Regardless of Their Title, just 8% of General Counsel Carry Out a Truly Executive Role, and Company Performance Suffers as a Result
When polled by Gartner, 46% of GC said their ideal role was as a corporate executive. However, just 8% carry out this role. Instead, a majority of GC (59%) spend their time as lead attorneys, performing tactical work and providing legal guidance (see Figure 1).
As a result, many GC say they are not meeting executive expectations or effectively supporting the board. Less than half believe they play a significant role in identifying and managing emerging issues, providing CEO support, or participating in executive corporate initiatives. Less than a quarter feel they play a significant part in establishing company strategy.
Gartner defines GC personal effectiveness as the achievement of personal objectives, sufficient influence with CxOs and significant contribution to firm outcomes. “Achieving these three components at least means you’ve done your job, have the ability to sway decisions when necessary, and help the company prosper,” said Abbott Martin, vice president, research, in the Gartner Legal and Compliance practice. “Unfortunately, only 1 in 5 GC meet this standard of effectiveness. This is concerning in an environment where many are looking to the GC for leadership.”
Gartner experts have identified 5 behaviors that separate personally effective GC from the rest:
1. Carve Out an Executive Role
“The most effective GC spend 52% more time on strategy and 42% more time providing business guidance than their peers,” said Mr. Martin. “They achieve this by having intentional conversations with the CEO and the board about their highest value role and the corporate decisions that most benefit from GC involvement.”
GC must do their best to avoid becoming bogged down in the more tactical nature of day-to-day legal work and instead use the time to provide guidance to executives at the highest level.
2. Ensure Enterprise Risk Governance
One of the basic challenges facing companies is that accelerating business change and the increasing speed of risks makes it hard for companies to effectively govern their exposures. In short, new business models and technologies allow organizational scale and decision-making that does not map well to most companies’ regulatory and control environment. It is less clear today which risks to take, who owns a particular risk, and if the company should manage it at the enterprise or local level.
“The most effective GC address this challenge head-on by ensuring a consensus risk appetite, clarifying the corporate owners of risk and determining the level at which the risk should be addressed,” Mr. Martin said. “This is about proactively addressing the company’s risk exposures whether legal or not.”
3. Scope Client Need, Don’t Focus on Business Partner Satisfaction
GC that prioritize pleasing business partners spend less of their time on corporate priorities, are less personally effective and, have less effective executive relationships. GC that understands business partner challenges can increase personal effectiveness by 39%, and agreeing on client service plans can increase effectiveness by 21%.
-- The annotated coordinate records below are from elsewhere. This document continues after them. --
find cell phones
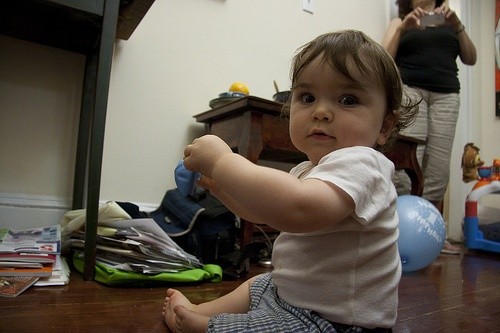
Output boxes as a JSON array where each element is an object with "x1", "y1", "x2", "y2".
[{"x1": 420, "y1": 12, "x2": 445, "y2": 26}]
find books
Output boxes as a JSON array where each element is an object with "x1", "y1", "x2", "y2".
[
  {"x1": 0, "y1": 224, "x2": 71, "y2": 297},
  {"x1": 61, "y1": 200, "x2": 205, "y2": 275}
]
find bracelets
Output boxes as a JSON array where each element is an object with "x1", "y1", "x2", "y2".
[{"x1": 453, "y1": 24, "x2": 465, "y2": 35}]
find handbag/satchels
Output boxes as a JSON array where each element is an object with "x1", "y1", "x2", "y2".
[{"x1": 150, "y1": 186, "x2": 250, "y2": 280}]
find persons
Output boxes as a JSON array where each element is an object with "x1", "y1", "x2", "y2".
[
  {"x1": 161, "y1": 30, "x2": 402, "y2": 333},
  {"x1": 382, "y1": 0, "x2": 477, "y2": 254}
]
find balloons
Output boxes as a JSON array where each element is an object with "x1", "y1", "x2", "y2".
[{"x1": 397, "y1": 195, "x2": 445, "y2": 272}]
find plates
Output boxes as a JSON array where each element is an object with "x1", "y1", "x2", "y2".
[{"x1": 209, "y1": 96, "x2": 242, "y2": 109}]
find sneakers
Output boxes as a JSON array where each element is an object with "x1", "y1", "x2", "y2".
[{"x1": 440, "y1": 240, "x2": 462, "y2": 253}]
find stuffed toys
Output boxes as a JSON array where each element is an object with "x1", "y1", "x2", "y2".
[{"x1": 461, "y1": 145, "x2": 484, "y2": 182}]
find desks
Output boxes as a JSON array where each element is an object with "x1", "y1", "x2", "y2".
[
  {"x1": 0, "y1": 0, "x2": 155, "y2": 282},
  {"x1": 194, "y1": 96, "x2": 427, "y2": 279}
]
“The best GC ensure that their departments understand core strategic priorities of business partners and use that to pressure test legal support on projects and force partners to make resource trade-offs,” Mr. Martin said. “GC must understand client goals without relinquishing control of the path to reach them.”
4. Own Their “Priority-Time” Cycle
The average GC is spending between a quarter and a third or their time in ways they don’t need to. This takes many forms, such as doing work someone else should have done, being in a meeting where their involvement was unnecessary, or where their planned schedule is interrupted for something unplanned.
“Personally effective GC are ruthless about their time management and as a result have 27 fewer ‘wasted’ days a year,” said Mr. Martin. “Simple behaviors can make a dramatic difference in time management. For example, simply announcing your priorities reduces interruptions and empowers staff. GC should also audit their schedules to make it aligns with their priories.”
5. Invest for Legal Scale
Legal productivity is stagnating. Seventy-eight percent of GC felt legal speed had stayed the same or decreased in the past two years. Eighty-one percent felt that legal cost as a percent of company revenue increased or stayed the same in that period. Personally, effective GC are nearly twice as likely to proactively request more resources for their department. Succeeding in this will create bandwidth to focus on giving effective executive guidance.